For the professions listed above, the cancellation schedule is in this chart:
Percentage of Loans Cancelled
Remaining Balance ($60,000 Loans)
To learn about the loan forgiveness program, you must contact your school, or the school’s loan provider directly. The loan provider will give you more information about certifying your employment. Be sure to stay on top of certifying your employment, so you don’t miss out on loan cancellation along the way.
Professions with Unique Forgiveness Rules
This wouldn’t be a federal program if there weren’t a few exceptions. If you’re a member of AmeriCorps VISTA or a Peace Corps volunteer, you receive 15% forgiveness for two years. After that, the government forgives 20% of the original balance in years three and four. That means you’ll qualify for up to 70% forgiveness.

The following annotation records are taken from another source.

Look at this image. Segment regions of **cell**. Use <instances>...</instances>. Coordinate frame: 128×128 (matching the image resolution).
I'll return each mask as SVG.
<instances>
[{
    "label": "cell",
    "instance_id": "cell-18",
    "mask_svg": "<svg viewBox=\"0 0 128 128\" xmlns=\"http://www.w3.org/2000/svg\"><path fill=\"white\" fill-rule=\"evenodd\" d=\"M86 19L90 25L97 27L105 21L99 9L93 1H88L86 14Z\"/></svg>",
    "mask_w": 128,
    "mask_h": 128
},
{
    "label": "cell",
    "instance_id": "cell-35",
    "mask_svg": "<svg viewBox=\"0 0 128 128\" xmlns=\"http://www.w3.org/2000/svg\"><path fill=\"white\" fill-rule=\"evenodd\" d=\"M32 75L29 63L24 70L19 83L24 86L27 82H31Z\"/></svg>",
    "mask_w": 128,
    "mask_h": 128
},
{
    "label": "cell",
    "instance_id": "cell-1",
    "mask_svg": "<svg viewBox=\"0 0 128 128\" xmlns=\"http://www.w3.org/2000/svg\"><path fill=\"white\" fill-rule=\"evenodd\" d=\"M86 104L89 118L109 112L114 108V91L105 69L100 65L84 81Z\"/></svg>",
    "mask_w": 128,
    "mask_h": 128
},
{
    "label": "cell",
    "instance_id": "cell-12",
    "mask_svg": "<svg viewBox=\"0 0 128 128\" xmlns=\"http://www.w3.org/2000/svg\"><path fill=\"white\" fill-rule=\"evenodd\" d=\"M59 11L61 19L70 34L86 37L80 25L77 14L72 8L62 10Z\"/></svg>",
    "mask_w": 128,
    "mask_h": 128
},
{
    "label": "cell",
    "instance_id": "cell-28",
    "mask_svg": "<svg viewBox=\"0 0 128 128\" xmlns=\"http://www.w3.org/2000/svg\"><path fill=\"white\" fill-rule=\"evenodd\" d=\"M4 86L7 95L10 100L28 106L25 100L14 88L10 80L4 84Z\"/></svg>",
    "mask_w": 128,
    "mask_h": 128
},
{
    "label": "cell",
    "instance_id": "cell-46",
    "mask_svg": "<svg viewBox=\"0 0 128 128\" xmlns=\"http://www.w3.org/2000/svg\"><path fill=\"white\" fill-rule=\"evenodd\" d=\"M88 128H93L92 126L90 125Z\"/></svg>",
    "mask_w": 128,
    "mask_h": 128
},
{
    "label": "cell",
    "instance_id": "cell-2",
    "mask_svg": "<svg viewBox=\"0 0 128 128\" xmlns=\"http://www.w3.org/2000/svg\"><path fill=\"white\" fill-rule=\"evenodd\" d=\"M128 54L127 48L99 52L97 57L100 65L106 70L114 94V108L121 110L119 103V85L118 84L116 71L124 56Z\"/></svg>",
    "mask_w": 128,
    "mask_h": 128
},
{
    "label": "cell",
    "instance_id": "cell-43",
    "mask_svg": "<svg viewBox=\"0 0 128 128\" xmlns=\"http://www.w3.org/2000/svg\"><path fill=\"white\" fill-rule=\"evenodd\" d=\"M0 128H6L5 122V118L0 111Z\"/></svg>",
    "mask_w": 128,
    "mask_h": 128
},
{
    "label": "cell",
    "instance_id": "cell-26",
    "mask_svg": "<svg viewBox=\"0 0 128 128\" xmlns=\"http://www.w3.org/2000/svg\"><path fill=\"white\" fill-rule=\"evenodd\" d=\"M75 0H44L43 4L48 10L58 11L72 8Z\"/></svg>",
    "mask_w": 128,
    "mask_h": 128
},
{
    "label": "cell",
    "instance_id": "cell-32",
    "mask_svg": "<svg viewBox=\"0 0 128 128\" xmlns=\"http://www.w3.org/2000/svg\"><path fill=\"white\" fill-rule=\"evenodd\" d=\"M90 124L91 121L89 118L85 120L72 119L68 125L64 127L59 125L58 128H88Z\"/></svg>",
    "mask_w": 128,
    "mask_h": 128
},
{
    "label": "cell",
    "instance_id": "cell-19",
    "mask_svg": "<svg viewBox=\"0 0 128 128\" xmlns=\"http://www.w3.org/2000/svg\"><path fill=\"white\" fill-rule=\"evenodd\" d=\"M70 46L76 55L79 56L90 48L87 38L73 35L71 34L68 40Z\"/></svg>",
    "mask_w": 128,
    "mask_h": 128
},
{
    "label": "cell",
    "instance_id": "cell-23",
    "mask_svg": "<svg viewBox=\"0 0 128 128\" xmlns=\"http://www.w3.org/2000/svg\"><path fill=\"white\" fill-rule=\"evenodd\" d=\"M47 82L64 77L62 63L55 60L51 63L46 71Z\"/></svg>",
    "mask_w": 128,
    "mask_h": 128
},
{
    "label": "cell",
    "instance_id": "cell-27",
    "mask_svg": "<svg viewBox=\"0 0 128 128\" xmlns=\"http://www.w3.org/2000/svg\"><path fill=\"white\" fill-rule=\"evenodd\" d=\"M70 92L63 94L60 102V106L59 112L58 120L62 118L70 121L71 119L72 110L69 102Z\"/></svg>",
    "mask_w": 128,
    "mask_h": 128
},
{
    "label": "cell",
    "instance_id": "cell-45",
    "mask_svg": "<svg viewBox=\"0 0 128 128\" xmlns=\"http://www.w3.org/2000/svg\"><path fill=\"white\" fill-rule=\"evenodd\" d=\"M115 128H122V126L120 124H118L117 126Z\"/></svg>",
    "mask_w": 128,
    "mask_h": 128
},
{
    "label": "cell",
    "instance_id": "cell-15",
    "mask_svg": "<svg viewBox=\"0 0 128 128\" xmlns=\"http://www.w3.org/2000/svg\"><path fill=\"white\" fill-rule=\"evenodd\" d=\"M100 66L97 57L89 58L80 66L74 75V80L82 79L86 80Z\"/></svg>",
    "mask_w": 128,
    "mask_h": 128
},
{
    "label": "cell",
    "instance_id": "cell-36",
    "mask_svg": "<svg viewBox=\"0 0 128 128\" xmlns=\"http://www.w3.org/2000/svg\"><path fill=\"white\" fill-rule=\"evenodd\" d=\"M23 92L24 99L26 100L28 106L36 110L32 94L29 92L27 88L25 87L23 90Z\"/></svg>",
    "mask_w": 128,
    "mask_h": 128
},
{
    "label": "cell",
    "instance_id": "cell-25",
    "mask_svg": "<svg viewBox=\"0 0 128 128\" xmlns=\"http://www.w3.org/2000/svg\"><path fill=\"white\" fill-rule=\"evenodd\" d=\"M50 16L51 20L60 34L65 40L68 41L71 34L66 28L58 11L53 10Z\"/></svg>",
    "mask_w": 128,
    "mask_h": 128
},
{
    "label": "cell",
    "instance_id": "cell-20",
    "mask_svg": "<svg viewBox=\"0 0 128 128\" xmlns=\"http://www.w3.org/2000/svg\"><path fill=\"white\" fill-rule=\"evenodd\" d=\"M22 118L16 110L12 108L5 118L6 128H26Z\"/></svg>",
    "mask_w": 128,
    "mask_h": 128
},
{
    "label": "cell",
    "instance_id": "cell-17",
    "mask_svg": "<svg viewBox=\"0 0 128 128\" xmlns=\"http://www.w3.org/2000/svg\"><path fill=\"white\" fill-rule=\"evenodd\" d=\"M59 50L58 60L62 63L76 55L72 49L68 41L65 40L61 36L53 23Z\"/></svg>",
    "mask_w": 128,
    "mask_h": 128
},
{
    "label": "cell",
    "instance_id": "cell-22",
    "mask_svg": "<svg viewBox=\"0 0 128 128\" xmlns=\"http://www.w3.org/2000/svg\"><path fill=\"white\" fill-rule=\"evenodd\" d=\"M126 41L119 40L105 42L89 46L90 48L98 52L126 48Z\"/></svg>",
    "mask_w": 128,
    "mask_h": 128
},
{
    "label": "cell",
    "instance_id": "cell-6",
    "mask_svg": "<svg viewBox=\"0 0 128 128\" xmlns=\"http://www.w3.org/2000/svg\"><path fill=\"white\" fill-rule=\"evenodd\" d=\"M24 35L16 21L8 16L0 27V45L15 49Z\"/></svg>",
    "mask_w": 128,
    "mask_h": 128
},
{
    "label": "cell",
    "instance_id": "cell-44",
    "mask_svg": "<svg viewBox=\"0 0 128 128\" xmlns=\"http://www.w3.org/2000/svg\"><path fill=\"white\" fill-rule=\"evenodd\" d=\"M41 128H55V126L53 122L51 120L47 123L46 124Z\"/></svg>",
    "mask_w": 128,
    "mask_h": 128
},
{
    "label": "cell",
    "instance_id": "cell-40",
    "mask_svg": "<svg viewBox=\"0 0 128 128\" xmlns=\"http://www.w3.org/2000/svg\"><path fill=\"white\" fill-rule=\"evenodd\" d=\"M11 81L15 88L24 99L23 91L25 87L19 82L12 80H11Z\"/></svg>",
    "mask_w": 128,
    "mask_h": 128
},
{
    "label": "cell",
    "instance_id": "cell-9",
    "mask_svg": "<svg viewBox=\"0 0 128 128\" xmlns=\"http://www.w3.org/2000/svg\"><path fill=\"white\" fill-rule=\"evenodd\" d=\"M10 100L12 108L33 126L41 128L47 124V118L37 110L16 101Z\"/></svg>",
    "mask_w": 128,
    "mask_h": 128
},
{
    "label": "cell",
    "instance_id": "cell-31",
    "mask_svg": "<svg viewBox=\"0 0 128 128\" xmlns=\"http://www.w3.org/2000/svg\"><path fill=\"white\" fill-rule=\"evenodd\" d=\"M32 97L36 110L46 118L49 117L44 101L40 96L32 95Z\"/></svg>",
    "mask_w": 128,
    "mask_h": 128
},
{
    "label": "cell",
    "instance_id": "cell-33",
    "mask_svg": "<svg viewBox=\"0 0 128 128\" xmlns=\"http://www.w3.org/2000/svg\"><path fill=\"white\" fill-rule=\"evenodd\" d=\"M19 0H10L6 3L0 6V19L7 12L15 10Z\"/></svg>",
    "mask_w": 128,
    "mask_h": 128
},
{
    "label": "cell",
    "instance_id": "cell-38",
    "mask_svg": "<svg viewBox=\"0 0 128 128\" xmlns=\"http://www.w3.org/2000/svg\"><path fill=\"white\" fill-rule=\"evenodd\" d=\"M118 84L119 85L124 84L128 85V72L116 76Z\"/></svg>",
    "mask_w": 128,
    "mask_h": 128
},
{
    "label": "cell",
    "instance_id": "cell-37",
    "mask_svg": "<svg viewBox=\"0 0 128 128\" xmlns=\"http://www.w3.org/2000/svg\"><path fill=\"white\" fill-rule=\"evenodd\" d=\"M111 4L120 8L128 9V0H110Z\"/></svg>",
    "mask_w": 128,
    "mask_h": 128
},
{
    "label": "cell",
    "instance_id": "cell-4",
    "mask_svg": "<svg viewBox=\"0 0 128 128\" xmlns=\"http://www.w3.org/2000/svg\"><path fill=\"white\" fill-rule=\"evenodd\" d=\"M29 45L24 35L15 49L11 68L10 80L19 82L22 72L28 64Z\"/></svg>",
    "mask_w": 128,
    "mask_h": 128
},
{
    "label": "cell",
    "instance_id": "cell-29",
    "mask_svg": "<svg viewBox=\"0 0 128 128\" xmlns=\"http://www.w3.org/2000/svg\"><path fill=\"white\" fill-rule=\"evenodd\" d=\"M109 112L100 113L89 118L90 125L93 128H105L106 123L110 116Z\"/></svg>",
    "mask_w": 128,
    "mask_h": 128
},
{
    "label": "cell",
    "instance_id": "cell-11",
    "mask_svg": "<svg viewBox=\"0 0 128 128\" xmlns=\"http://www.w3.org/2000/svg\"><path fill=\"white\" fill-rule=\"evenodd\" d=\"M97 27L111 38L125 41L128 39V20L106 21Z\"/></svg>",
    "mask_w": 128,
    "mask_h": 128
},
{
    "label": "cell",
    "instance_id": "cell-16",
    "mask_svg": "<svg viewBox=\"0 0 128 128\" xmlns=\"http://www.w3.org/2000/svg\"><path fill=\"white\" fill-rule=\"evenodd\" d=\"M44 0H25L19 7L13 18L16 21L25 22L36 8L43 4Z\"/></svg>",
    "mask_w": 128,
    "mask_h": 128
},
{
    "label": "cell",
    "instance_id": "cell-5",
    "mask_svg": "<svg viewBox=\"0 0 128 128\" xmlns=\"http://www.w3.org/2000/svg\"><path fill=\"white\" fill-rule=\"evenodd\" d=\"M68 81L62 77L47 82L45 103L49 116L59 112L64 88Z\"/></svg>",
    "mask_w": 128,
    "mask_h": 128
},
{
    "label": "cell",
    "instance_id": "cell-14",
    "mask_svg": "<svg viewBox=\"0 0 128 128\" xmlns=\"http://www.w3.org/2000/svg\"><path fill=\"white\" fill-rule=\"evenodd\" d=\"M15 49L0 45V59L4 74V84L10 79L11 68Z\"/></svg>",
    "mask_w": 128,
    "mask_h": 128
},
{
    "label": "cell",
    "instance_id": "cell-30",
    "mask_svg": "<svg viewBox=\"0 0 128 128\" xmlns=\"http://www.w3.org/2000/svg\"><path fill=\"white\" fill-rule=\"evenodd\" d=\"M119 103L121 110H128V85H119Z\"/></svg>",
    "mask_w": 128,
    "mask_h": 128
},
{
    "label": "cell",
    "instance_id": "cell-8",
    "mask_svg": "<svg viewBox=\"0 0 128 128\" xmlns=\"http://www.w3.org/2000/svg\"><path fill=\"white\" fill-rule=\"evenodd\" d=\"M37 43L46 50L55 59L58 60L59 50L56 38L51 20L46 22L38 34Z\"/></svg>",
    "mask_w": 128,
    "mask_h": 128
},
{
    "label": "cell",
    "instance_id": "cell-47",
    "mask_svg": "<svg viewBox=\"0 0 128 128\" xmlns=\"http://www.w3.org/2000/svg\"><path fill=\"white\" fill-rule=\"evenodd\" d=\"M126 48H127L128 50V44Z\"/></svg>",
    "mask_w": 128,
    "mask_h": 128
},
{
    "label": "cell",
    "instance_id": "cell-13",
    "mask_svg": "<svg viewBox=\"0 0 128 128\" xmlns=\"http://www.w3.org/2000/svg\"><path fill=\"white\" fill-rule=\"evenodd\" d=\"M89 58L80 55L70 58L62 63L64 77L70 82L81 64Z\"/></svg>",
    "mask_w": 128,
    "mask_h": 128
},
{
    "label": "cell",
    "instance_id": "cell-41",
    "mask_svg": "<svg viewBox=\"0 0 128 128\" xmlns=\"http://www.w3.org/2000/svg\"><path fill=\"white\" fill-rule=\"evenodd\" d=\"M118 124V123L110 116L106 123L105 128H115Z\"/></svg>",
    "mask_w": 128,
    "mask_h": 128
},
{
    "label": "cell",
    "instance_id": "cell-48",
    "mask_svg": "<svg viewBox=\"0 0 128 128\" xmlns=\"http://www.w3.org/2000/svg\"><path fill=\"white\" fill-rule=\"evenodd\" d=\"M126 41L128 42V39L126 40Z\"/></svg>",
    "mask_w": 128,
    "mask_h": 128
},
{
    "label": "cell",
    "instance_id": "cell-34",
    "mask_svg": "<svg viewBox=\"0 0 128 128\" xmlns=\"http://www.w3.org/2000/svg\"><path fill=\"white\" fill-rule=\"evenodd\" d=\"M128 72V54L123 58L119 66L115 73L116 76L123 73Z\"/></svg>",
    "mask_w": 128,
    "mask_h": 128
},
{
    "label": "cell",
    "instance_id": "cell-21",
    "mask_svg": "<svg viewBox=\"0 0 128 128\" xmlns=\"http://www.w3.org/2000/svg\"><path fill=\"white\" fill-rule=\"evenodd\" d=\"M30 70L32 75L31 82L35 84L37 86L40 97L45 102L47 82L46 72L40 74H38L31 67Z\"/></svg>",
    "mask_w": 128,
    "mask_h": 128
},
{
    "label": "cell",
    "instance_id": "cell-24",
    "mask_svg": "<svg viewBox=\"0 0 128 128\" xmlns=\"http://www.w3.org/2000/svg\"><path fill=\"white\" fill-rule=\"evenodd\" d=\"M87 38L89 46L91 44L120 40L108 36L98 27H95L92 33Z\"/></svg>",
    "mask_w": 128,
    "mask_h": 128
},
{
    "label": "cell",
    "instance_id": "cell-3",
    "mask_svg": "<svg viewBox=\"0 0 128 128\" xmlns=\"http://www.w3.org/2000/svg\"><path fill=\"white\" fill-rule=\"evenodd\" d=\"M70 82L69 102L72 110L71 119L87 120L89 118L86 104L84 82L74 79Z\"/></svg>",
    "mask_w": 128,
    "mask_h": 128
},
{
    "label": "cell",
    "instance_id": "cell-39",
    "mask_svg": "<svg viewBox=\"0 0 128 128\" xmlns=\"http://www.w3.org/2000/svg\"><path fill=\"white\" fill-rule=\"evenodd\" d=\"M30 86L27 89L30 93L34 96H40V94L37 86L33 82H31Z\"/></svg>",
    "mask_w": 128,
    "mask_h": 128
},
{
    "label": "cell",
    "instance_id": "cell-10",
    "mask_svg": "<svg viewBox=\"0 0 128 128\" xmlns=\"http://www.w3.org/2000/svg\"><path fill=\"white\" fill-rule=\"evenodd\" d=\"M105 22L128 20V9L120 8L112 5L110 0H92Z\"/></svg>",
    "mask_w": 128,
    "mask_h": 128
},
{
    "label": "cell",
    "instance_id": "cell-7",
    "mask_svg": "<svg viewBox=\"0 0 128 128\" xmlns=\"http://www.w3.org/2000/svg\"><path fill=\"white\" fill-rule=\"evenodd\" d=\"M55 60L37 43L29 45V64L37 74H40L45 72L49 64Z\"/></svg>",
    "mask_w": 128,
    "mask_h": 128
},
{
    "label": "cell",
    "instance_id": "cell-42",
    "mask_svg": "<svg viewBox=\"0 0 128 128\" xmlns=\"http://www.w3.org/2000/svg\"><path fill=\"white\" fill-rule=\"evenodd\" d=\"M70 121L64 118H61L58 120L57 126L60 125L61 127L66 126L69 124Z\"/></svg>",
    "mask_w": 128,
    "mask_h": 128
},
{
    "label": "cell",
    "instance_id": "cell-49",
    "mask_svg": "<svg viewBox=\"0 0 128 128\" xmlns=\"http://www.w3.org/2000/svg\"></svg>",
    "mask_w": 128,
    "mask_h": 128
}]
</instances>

Preschool teachers who aren’t part of Head Start qualify for 15% forgiveness per year for five years followed by 10% forgiveness in years six and seven. The result is total loan forgiveness over seven years rather than five years.
Are There Other Ways to Discharge the Loans?
Perkins Loans are discharged if you die, your school closed down, or if you become totally disabled. In some cases, the loans may be discharged in bankruptcy.
Is the Forgiven Amount Taxable?
The amount of debt forgiven under the Perkins Loan forgiveness plan is not taxable!
What If I Don’t Qualify for Loan Forgiveness?
If you don’t qualify for Perkins Loan forgiveness, your loan is set to a 10-year repayment schedule. You cannot put a Perkins Loan onto an income-driven repayment plan unless you consolidate the loan.
So should you consolidate your Perkins Loan? If there’s any chance that you may work in a qualified profession, you should try to make the payments as agreed. That way, if you start a new profession, you may start cancelling your debt within the year.
But, if you cannot swing the payments, consolidate the loan so you can put the Perkins Loans on an income-driven repayment plan.
And, of course, you can always refinance a Perkins Loan to a private student loan. But that means you give up the advantages of a Federal student loan including the ability to cancel the loan.